Wow. A conspiracy theory almost worthy of the Birchers.

Let me suggest a different narrative. Nesteroff seems to believe the right has, if anything, gotten worse in recent decades. Worse or not, it's true that it has changed. But hasn't the left changed as well?

A few decades ago, many would say, the movement for greater civil liberties was spearheaded by the left. (Some of the most famous student protests of the '60s were centered around Berkeley's Free Speech Movement.) Courts responded with interpretations of the First Amendment guaranteeing greater freedom to express oneself. Outside the legal realm, much of the country—and much of the left—adopted a cultural ethos that it's a good thing people are allowed to say what's on their mind, even if some find it offensive or dangerous.

But over time, much of the left reversed its position, becoming suspicious of such freedom—at least for groups it opposes. Thus, the "provocateurs" Nesteroff warns of aren't just protested at colleges: They're disinvited, or shouted down, or physically attacked. Meanwhile, students are disciplined and professors fired for expressing views that, while not outside the larger social mainstream, are considered objectionable on campus.

What's more, this culture has spread into the world off campus. Newspaper editors are fired for running editorials that trouble their staff. Workers in large corporations fear that expressing unorthodox political opinions can get them cashiered. People are deplatformed on social media for questionable reasons. And, of course, there are the showbiz culture wars—the putative subject of Outrageous—where people feel they have to make public expressions of regret for something they said or did in the past, or risk not working again.

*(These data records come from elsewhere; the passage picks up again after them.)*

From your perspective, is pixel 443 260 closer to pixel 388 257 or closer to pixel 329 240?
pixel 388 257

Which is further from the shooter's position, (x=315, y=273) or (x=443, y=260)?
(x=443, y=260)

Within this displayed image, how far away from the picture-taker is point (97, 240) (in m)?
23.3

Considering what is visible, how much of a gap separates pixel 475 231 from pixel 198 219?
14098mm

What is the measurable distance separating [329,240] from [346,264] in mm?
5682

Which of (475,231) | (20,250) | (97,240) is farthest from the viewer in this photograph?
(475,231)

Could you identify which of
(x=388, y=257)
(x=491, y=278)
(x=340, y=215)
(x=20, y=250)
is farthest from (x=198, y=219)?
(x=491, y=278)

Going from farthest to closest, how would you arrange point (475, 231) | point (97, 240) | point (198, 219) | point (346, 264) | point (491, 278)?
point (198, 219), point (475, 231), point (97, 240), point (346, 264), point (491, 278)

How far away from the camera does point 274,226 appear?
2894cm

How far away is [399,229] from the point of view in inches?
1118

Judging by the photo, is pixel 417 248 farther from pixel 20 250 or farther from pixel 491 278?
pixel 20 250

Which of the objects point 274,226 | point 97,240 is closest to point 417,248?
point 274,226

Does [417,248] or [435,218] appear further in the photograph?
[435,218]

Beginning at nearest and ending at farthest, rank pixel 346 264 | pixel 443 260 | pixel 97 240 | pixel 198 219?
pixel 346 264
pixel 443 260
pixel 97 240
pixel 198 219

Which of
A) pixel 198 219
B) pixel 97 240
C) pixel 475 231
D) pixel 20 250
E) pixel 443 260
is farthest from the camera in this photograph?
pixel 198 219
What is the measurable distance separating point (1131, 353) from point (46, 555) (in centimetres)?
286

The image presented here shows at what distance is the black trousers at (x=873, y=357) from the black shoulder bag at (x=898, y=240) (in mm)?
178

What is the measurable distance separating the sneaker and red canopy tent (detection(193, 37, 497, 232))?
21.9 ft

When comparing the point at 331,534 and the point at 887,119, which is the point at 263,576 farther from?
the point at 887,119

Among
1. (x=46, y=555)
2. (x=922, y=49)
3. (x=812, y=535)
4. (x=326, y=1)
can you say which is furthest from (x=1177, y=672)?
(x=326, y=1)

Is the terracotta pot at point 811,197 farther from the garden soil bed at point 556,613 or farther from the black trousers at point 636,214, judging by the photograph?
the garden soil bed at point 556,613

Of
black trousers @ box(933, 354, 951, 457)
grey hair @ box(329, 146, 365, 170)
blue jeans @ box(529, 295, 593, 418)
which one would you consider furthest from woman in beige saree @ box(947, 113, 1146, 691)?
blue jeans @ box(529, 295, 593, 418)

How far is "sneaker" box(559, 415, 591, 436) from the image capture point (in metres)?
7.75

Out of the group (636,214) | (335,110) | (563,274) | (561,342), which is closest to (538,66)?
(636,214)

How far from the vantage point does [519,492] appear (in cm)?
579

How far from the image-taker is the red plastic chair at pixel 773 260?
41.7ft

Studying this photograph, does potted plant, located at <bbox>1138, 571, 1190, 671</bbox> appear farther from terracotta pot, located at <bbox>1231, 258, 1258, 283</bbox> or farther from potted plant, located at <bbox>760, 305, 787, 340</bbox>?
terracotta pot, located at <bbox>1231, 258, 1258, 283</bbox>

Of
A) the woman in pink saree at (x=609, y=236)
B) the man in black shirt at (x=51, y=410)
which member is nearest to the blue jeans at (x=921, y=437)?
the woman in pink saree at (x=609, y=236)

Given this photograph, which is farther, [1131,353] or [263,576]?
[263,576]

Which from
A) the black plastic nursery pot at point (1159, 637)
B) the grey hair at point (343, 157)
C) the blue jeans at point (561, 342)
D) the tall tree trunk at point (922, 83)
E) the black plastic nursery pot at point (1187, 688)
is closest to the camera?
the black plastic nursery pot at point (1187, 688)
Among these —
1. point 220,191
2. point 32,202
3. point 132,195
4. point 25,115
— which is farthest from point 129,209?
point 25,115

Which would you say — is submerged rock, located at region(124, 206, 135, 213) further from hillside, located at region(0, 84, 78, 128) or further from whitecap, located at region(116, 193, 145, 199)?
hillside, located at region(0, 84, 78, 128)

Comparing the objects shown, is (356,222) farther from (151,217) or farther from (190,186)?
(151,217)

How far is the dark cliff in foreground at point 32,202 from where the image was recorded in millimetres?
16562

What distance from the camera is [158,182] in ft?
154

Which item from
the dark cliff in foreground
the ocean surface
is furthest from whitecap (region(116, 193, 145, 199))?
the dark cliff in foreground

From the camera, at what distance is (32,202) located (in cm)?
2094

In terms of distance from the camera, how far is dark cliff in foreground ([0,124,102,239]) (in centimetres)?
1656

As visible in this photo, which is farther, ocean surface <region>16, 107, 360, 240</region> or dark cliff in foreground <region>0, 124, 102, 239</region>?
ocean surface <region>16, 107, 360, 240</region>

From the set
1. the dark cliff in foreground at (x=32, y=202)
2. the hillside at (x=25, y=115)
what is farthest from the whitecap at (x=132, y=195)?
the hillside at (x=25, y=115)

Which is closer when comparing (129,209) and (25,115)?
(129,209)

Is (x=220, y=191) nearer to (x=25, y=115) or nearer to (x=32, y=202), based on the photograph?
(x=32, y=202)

This isn't just based on anecdotes. A number of polls—for example, a recent College Pulse/Foundation for Individual Rights and Expression survey of undergraduates—show that today's young liberals are more willing than previous generations to shut down speech they find offensive. According to the American College Student Freedom, Progress and Flourishing Survey, conducted annually by researchers at North Dakota State University, about four out of five liberal or liberal-leaning students think it appropriate to snitch on a professor for stating fairly common (but "wrong") opinions on hot-button issues. It's one thing to debate or protest ideas you don't like. It's quite another to try to stop anyone from even hearing them.

When you don't listen to the other side…well, it's hard to put it better than John Stuart Mill: "He who knows only his own side of the case, knows little of that." Unfortunately, today's left seems to lean more toward Oscar Wilde's Lady Bracknell: "I dislike arguments of any kind. They are always vulgar, and often convincing."

So yes, there's good reason to be concerned about the cancellations and related issues that upset the right, even if repression was sometimes worse in the past. And if you wish to engage in serious debate, it's not enough to be satisfied with your own arguments. You've got to refute the other side, not brush them off as dishonest or evil or brainwashed.

Outrageous starts with a "Note to the Reader": "Please be aware that some of the material quoted within this book includes archaic terminology that might be considered wildly offensive by modern standards." I would hope that anyone reading this book, or any book dealing with history, already knows that people thought and spoke differently in the past. A better warning would state that Nesteroff's work may claim to be an objective look at cultural history but that lurking inside is a polemic.

Too bad. There's a lot of good material in Outrageous. With a slightly different presentation, it could have been a more useful addition to today's debate.